Problem 1: Can you give the listing below as a Markdown table with columns headed Row and Line, running from the line with "Here are your" up to and including the last line of the listing, and leaving out blank lines?

Source:
********
On Wed, Sep 15, 2021 at 09:54:09AM +0800, yukuai (C) wrote:
> On 2021/09/14 22:37, Ming Lei wrote:
> > On Tue, Sep 14, 2021 at 05:19:31PM +0800, yukuai (C) wrote:
> > > On 在 2021/09/14 15:46, Ming Lei wrote:
> > > 
> > > > If the above can happen, blk_mq_find_and_get_req() may not fix it too, just
> > > > wondering why not take the following simpler way for avoiding the UAF?
> > > > 
> > > > diff --git a/drivers/block/nbd.c b/drivers/block/nbd.c
> > > > index 5170a630778d..dfa5cce71f66 100644
> > > > --- a/drivers/block/nbd.c
> > > > +++ b/drivers/block/nbd.c
> > > > @@ -795,9 +795,13 @@ static void recv_work(struct work_struct *work)
> > > >    						     work);
> > > >    	struct nbd_device *nbd = args->nbd;
> > > >    	struct nbd_config *config = nbd->config;
> > > > +	struct request_queue *q = nbd->disk->queue;
> > > >    	struct nbd_cmd *cmd;
> > > >    	struct request *rq;
> > > > +	if (!percpu_ref_tryget(&q->q_usage_counter))
> > > > +                return;
> > > > +
> > > >    	while (1) {
> > > >    		cmd = nbd_read_stat(nbd, args->index);
> > > >    		if (IS_ERR(cmd)) {
> > > > @@ -813,6 +817,7 @@ static void recv_work(struct work_struct *work)
********
Problem 2: Can you extract the passage of the patch discussion above from "On Wed, Sep" up to and including "avoiding the UAF?"?
********
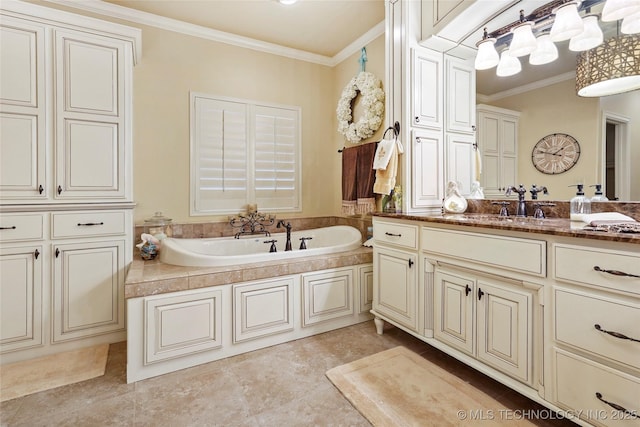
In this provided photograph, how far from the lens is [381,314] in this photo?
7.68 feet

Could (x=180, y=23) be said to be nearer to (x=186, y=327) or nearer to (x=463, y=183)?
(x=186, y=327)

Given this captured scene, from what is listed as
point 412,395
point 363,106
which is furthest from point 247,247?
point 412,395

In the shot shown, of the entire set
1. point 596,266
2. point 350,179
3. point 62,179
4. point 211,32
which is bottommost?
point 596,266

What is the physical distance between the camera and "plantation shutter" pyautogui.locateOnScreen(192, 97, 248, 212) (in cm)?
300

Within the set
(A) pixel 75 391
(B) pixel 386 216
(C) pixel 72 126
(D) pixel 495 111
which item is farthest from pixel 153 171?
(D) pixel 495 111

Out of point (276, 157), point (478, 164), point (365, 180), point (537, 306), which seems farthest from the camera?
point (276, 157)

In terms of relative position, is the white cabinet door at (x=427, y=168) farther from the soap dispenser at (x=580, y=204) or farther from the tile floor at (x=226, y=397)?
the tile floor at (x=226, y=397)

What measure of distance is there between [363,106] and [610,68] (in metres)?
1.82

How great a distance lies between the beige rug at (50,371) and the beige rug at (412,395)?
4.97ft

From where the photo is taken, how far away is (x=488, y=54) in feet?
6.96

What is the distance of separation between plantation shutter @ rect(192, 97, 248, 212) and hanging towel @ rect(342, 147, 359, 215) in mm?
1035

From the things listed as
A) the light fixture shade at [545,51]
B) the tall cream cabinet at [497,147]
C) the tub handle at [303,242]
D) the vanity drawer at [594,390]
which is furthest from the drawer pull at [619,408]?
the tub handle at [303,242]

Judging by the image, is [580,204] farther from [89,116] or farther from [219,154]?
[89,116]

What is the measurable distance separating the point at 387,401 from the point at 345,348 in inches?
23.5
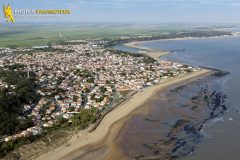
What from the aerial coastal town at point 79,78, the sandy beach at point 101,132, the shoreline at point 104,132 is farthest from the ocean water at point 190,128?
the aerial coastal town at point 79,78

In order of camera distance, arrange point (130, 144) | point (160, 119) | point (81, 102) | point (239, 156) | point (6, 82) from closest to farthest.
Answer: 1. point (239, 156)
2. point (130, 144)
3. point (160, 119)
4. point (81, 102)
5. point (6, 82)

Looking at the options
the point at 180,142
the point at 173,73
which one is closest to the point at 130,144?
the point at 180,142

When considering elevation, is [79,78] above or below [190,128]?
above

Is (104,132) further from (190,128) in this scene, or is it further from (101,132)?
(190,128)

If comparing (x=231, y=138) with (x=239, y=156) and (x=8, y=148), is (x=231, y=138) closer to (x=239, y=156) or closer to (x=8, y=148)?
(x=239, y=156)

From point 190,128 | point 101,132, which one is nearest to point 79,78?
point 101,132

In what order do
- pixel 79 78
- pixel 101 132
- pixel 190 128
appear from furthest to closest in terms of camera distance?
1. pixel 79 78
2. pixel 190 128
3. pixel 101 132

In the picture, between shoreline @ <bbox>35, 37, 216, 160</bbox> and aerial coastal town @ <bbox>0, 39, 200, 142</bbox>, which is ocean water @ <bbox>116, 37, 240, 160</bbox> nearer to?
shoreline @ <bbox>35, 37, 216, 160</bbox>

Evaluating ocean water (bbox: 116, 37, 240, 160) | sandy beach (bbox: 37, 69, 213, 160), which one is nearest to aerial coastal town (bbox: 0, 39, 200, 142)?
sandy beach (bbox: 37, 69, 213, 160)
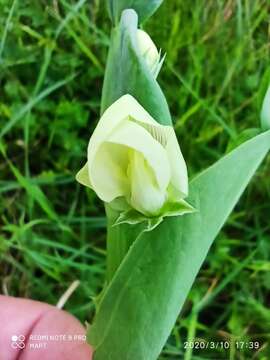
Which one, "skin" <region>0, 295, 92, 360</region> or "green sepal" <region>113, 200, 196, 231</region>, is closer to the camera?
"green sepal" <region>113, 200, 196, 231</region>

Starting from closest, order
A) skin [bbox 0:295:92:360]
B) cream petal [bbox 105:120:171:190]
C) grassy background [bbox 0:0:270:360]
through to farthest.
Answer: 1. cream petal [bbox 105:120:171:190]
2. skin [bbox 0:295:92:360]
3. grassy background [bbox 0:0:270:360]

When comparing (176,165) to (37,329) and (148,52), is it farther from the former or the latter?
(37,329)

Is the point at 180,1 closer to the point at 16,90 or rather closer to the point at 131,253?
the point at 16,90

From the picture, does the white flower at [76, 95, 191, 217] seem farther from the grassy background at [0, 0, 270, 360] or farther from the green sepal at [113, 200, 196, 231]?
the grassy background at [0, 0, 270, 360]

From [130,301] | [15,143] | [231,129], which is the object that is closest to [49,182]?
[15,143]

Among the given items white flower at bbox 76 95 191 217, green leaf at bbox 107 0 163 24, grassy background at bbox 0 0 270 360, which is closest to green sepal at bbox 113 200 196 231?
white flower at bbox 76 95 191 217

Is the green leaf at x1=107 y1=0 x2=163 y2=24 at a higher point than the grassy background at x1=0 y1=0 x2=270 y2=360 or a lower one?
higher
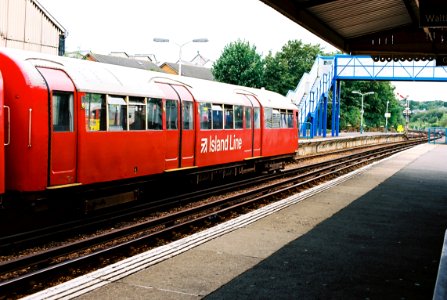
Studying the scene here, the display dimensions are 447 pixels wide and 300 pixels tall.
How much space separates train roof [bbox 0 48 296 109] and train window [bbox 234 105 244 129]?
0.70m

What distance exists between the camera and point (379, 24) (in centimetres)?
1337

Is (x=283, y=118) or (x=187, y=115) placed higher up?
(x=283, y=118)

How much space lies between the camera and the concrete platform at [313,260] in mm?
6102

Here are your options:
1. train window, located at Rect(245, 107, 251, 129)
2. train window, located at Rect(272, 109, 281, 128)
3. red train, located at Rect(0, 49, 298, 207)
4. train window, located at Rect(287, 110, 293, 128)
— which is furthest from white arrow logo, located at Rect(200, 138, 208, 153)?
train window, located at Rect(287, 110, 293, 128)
********
Written answer 1:
| Row | Line |
|---|---|
| 1 | Here are your options: |
| 2 | 1. train window, located at Rect(245, 107, 251, 129) |
| 3 | 2. train window, located at Rect(272, 109, 281, 128) |
| 4 | 3. red train, located at Rect(0, 49, 298, 207) |
| 5 | 4. train window, located at Rect(287, 110, 293, 128) |
| 6 | — which is furthest from white arrow logo, located at Rect(200, 138, 208, 153)? |
| 7 | train window, located at Rect(287, 110, 293, 128) |

Written answer 2:
On Wed, Sep 15, 2021 at 09:54:09AM +0800, yukuai (C) wrote:
> On 2021/09/14 22:37, Ming Lei wrote:
> > On Tue, Sep 14, 2021 at 05:19:31PM +0800, yukuai (C) wrote:
> > > On 在 2021/09/14 15:46, Ming Lei wrote:
> > > 
> > > > If the above can happen, blk_mq_find_and_get_req() may not fix it too, just
> > > > wondering why not take the following simpler way for avoiding the UAF?